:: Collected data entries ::
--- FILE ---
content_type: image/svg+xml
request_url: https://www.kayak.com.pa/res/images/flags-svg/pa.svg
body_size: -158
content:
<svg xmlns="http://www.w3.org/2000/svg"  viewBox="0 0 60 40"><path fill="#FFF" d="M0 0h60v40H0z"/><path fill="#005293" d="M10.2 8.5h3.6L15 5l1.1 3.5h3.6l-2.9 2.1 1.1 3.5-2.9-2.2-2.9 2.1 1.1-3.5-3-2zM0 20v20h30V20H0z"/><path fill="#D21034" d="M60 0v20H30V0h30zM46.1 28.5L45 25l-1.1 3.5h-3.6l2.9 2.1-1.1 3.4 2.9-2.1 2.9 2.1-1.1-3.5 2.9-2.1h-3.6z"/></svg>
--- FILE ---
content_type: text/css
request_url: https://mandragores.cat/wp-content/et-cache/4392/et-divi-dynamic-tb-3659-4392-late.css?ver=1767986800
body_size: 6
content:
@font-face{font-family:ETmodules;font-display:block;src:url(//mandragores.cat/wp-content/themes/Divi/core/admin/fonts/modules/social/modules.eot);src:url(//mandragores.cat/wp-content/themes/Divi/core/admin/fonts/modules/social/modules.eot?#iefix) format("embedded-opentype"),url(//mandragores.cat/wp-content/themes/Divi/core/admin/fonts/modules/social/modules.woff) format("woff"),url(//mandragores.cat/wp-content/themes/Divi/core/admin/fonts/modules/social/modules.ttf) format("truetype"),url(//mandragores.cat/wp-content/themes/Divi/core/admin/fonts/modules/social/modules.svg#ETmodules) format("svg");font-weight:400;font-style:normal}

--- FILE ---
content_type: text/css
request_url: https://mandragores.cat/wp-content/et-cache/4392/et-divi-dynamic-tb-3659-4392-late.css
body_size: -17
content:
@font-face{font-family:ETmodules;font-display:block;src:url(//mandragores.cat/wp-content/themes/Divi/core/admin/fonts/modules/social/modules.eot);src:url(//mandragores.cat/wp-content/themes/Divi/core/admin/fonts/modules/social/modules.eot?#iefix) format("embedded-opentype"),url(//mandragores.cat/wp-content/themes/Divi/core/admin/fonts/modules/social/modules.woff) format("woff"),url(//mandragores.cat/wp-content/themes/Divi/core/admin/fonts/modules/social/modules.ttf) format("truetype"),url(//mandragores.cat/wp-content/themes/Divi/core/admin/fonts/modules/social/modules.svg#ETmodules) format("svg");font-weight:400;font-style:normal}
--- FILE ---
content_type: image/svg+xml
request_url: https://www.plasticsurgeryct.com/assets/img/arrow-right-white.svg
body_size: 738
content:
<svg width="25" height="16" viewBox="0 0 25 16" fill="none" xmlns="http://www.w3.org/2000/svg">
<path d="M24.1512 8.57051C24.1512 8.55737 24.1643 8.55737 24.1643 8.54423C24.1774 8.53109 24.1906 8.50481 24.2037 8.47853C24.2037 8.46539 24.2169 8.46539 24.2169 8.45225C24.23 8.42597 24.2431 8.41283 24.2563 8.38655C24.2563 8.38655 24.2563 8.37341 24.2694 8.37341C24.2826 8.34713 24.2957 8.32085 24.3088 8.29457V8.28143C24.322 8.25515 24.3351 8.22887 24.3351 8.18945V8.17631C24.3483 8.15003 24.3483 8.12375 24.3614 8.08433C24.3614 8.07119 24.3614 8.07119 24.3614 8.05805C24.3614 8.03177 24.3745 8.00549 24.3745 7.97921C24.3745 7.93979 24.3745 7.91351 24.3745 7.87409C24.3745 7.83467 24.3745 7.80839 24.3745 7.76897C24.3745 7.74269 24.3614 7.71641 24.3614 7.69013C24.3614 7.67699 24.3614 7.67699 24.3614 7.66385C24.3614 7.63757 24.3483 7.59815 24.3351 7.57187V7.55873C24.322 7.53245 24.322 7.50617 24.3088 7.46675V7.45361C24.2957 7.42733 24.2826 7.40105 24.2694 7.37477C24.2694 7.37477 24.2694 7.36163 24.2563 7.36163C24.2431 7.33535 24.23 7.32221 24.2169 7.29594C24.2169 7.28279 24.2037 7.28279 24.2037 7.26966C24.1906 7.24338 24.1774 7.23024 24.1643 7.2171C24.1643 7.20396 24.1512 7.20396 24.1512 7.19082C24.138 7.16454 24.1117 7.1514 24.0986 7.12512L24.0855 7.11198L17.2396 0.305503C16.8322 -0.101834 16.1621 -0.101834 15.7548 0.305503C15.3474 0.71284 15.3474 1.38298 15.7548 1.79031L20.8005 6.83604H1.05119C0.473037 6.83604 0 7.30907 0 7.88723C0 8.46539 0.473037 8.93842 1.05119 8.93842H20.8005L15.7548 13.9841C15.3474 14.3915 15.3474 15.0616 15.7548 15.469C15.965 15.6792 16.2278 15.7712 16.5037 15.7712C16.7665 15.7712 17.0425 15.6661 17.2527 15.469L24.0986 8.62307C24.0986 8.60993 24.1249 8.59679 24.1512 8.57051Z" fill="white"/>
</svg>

:: TASK DETAILS ::
Go through the records and copy each one exactly.

:: OUTPUT FOR THIS TASK ::
--- FILE ---
content_type: image/svg+xml
request_url: https://www.kayak.com.pa/res/images/flags-svg/pa.svg
body_size: -158
content:
<svg xmlns="http://www.w3.org/2000/svg"  viewBox="0 0 60 40"><path fill="#FFF" d="M0 0h60v40H0z"/><path fill="#005293" d="M10.2 8.5h3.6L15 5l1.1 3.5h3.6l-2.9 2.1 1.1 3.5-2.9-2.2-2.9 2.1 1.1-3.5-3-2zM0 20v20h30V20H0z"/><path fill="#D21034" d="M60 0v20H30V0h30zM46.1 28.5L45 25l-1.1 3.5h-3.6l2.9 2.1-1.1 3.4 2.9-2.1 2.9 2.1-1.1-3.5 2.9-2.1h-3.6z"/></svg>
--- FILE ---
content_type: text/css
request_url: https://mandragores.cat/wp-content/et-cache/4392/et-divi-dynamic-tb-3659-4392-late.css?ver=1767986800
body_size: 6
content:
@font-face{font-family:ETmodules;font-display:block;src:url(//mandragores.cat/wp-content/themes/Divi/core/admin/fonts/modules/social/modules.eot);src:url(//mandragores.cat/wp-content/themes/Divi/core/admin/fonts/modules/social/modules.eot?#iefix) format("embedded-opentype"),url(//mandragores.cat/wp-content/themes/Divi/core/admin/fonts/modules/social/modules.woff) format("woff"),url(//mandragores.cat/wp-content/themes/Divi/core/admin/fonts/modules/social/modules.ttf) format("truetype"),url(//mandragores.cat/wp-content/themes/Divi/core/admin/fonts/modules/social/modules.svg#ETmodules) format("svg");font-weight:400;font-style:normal}

--- FILE ---
content_type: text/css
request_url: https://mandragores.cat/wp-content/et-cache/4392/et-divi-dynamic-tb-3659-4392-late.css
body_size: -17
content:
@font-face{font-family:ETmodules;font-display:block;src:url(//mandragores.cat/wp-content/themes/Divi/core/admin/fonts/modules/social/modules.eot);src:url(//mandragores.cat/wp-content/themes/Divi/core/admin/fonts/modules/social/modules.eot?#iefix) format("embedded-opentype"),url(//mandragores.cat/wp-content/themes/Divi/core/admin/fonts/modules/social/modules.woff) format("woff"),url(//mandragores.cat/wp-content/themes/Divi/core/admin/fonts/modules/social/modules.ttf) format("truetype"),url(//mandragores.cat/wp-content/themes/Divi/core/admin/fonts/modules/social/modules.svg#ETmodules) format("svg");font-weight:400;font-style:normal}
--- FILE ---
content_type: image/svg+xml
request_url: https://www.plasticsurgeryct.com/assets/img/arrow-right-white.svg
body_size: 738
content:
<svg width="25" height="16" viewBox="0 0 25 16" fill="none" xmlns="http://www.w3.org/2000/svg">
<path d="M24.1512 8.57051C24.1512 8.55737 24.1643 8.55737 24.1643 8.54423C24.1774 8.53109 24.1906 8.50481 24.2037 8.47853C24.2037 8.46539 24.2169 8.46539 24.2169 8.45225C24.23 8.42597 24.2431 8.41283 24.2563 8.38655C24.2563 8.38655 24.2563 8.37341 24.2694 8.37341C24.2826 8.34713 24.2957 8.32085 24.3088 8.29457V8.28143C24.322 8.25515 24.3351 8.22887 24.3351 8.18945V8.17631C24.3483 8.15003 24.3483 8.12375 24.3614 8.08433C24.3614 8.07119 24.3614 8.07119 24.3614 8.05805C24.3614 8.03177 24.3745 8.00549 24.3745 7.97921C24.3745 7.93979 24.3745 7.91351 24.3745 7.87409C24.3745 7.83467 24.3745 7.80839 24.3745 7.76897C24.3745 7.74269 24.3614 7.71641 24.3614 7.69013C24.3614 7.67699 24.3614 7.67699 24.3614 7.66385C24.3614 7.63757 24.3483 7.59815 24.3351 7.57187V7.55873C24.322 7.53245 24.322 7.50617 24.3088 7.46675V7.45361C24.2957 7.42733 24.2826 7.40105 24.2694 7.37477C24.2694 7.37477 24.2694 7.36163 24.2563 7.36163C24.2431 7.33535 24.23 7.32221 24.2169 7.29594C24.2169 7.28279 24.2037 7.28279 24.2037 7.26966C24.1906 7.24338 24.1774 7.23024 24.1643 7.2171C24.1643 7.20396 24.1512 7.20396 24.1512 7.19082C24.138 7.16454 24.1117 7.1514 24.0986 7.12512L24.0855 7.11198L17.2396 0.305503C16.8322 -0.101834 16.1621 -0.101834 15.7548 0.305503C15.3474 0.71284 15.3474 1.38298 15.7548 1.79031L20.8005 6.83604H1.05119C0.473037 6.83604 0 7.30907 0 7.88723C0 8.46539 0.473037 8.93842 1.05119 8.93842H20.8005L15.7548 13.9841C15.3474 14.3915 15.3474 15.0616 15.7548 15.469C15.965 15.6792 16.2278 15.7712 16.5037 15.7712C16.7665 15.7712 17.0425 15.6661 17.2527 15.469L24.0986 8.62307C24.0986 8.60993 24.1249 8.59679 24.1512 8.57051Z" fill="white"/>
</svg>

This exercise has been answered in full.